## START Source extract

DocBook

From SureLogic
Jump to: navigation, search

We encode our documentation using DocBook. This is an XML application for generating technical documentation. In general XSLT style sheets are used to translate the documentation to other formats, such as HTML and Eclipse Help.

I found Writing Documentation Using DocBook: A Crash Course to be an effective tutorial on DocBook markup. For reference, an older version of DocBook: The Definitive Guide is available. It seems to be up to date enough for creating DocBook 4.5 documents.

Version

The most recent version of DocBook is 5.0. However, we are using DocBook 4.5. This is because the normative definition of DocBook 5.0 is in Relax NG. The DTD definition is still being finalized. Because of this, most of the tools discussed below, which operate of off XML DTDs, are unhappy with DocBook 5.0 documents.

Tools

DocBook DTD

We use a local copy of the DocBook 4.5 DTD as retreived from the DocBook home page. This is described in more detail below.

DocBook Stylesheets

The DocBook definition includes an extensive set of XSLT style sheets. The stylesheets have many parameters that control the transformations. The documentation for the stylesheets can be found on sourceforge.

Saxon

We use the Saxon XSLT processor to apply style sheets to the DocBook documents. This is a 100% Java implementation of XSLT, so we can run it from Ant scripts on various platforms. We currently use Saxon 6.5.5 even though the most recent version of Saxon is 9.1.0.5 because the most recent versions of Saxon process XSLT 2.0 documents. The DocBook XSLT documents are XSLT 1.0 applications. Saxon 6.5.5 is the most recent stable release of the XSLT 1.0 processor.

## END Source extract
## START Recorded data

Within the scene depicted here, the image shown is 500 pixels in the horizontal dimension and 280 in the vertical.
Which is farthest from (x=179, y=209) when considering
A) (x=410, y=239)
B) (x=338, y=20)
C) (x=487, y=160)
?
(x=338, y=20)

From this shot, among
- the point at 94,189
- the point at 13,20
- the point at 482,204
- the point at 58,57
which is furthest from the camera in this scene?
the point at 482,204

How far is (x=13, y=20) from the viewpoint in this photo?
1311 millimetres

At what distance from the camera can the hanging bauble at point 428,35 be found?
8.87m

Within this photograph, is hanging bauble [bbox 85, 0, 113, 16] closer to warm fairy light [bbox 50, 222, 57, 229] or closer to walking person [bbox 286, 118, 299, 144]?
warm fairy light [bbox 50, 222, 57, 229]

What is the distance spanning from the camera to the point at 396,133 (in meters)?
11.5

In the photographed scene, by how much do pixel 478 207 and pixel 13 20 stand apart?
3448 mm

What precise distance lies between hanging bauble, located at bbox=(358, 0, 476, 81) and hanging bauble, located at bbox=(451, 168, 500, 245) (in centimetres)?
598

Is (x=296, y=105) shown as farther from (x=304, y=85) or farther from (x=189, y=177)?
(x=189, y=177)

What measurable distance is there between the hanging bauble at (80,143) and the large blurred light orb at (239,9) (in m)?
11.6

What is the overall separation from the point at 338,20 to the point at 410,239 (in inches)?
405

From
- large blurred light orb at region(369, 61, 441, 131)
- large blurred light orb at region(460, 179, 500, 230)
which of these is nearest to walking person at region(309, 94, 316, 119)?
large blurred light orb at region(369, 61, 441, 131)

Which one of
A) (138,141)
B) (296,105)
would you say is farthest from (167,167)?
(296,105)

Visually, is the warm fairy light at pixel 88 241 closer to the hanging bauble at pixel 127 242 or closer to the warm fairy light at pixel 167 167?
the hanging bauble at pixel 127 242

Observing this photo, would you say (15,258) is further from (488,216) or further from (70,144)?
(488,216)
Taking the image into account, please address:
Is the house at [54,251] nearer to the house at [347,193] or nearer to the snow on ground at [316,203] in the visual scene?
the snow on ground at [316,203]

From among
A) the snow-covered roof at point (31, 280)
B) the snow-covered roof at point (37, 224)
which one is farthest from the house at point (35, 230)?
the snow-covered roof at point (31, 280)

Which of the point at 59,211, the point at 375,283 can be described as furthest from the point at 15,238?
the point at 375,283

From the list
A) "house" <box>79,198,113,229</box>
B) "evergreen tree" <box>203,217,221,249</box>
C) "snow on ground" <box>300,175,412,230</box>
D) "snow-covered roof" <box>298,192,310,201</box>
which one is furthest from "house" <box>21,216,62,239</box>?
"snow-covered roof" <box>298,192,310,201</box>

## END Recorded data

_Required actions_
(1) In the DocBook page, rewrite the paragraph that begins "The most recent version of DocBook is 5.0" in fewer words, keeping its main facts.
(2) Pick out every line in the listing that contains the word "camera", and copy each of those lines.
The DocBook page and the listing have nothing to do with each other.

_Task solutions_
(1) DocBook 5.0 is the newest version, but we use 4.5. Version 5.0 is defined mainly in Relax NG, and its DTD isn't final yet. Because of this, most of the DTD-based tools covered later don't work well with 5.0 documents.

(2)
which is furthest from the camera in this scene?
At what distance from the camera can the hanging bauble at point 428,35 be found?
What is the distance spanning from the camera to the point at 396,133 (in meters)?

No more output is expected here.